Central America's drought is more than a natural disaster. It has also cast a harsh new light on the region's threadbare social and economic fabric.
In more developed countries, a single failed harvest would not cause drastic food shortages. But in Central America, constant land disputes, grinding poverty, local farmers' ecologically disastrous techniques and a series of disasters such as Hurricane Mitch in 1998 and last winter's earthquakes in El Salvador have turned two months without rain into a regionwide calamity; in the most stricken areas, as much as 70% of the population is suffering, according to Honduran government estimates.
Government and aid groups have rushed to help but lack money and resources. The World Food Program, for instance, estimates that it can assist less than a third of the 1.4 million people affected by the drought, the worst in decades.
"There are too many communities to access, and the access is very difficult," said Ramon Noguera, in charge of WFP relief efforts in northern Nicaragua, one of the worst-hit regions. "There are simply not enough resources ... to help everyone."

▶ [Written exercise 1] Quote the rows below word for word, every line of them.

▶ [Task material]
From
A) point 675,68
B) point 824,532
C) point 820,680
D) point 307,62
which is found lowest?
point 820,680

▶ [Written exercise 2] Print everything in the passage on Central America's drought from "In more developed" down to "Honduran government estimates.", keeping each word unchanged.

▶ [Task result 1]
From
A) point 675,68
B) point 824,532
C) point 820,680
D) point 307,62
which is found lowest?
point 820,680

▶ [Task result 2]
In more developed countries, a single failed harvest would not cause drastic food shortages. But in Central America, constant land disputes, grinding poverty, local farmers' ecologically disastrous techniques and a series of disasters such as Hurricane Mitch in 1998 and last winter's earthquakes in El Salvador have turned two months without rain into a regionwide calamity; in the most stricken areas, as much as 70% of the population is suffering, according to Honduran government estimates.